Но это было потом, а пока мои впечатления от музыкальной жизни Луанды сводились к посещению клуба фаду в компании Бена и посещению клуба кудуро – уже без Бена. Вскоре обнаружились и другие интересные вещи. Например, оказалось, что до этих тропических широт каким-то неведомым образом докатилась субкультура готов. Кто бы мог подумать, что и здесь, в Центральной Африке, я увижу мальчиков и девочек во всем черном, с печальными глазами, подведенными черной тушью, в футболках с эмблемами «Bauhaus» и «Alien Sex Fiend»? Но готик-рок меня никогда особенно не интересовал.
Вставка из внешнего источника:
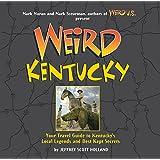 Weird Kentucky: Your Travel Guide to Kentucky's Local Legends and Best Kept Secrets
Зато в баре по соседству с тем, в котором тусовались ангольские готы, я услышал нечто, что заставило меня вздрогнуть. Этот бар располагался в заброшенной вилле, где в течение многих лет находили пристанище разные театральные труппы, секции капоэйры и уличные художники. Теперь там красовалась вывеска, сулившая живую музыку и открытый микрофон. И, проходя мимо, я вдруг понял, что знаю эту музыку, эту группу… Это было так же невероятно, как если бы все кругом вдруг перешли на русский (так бывало в детстве, когда мы только приехали в Америку: я иду по школьному коридору, слышу, как вокруг говорят по-английски, и в этот момент мне кажется, что все они разыгрывают меня, – и через секунду заговорят по-русски, ведь они не могут не говорить по-русски; позже я узнал, что это – распространенная для эмигрантов вещь). Знакомое, родное, то, чего не может быть, не бывает, как не бывает воскрешения из мертвых, но ведь вот же оно, здесь и сейчас… в одном из трактиров Луанды выступает группа Eats Shoots and Leaves.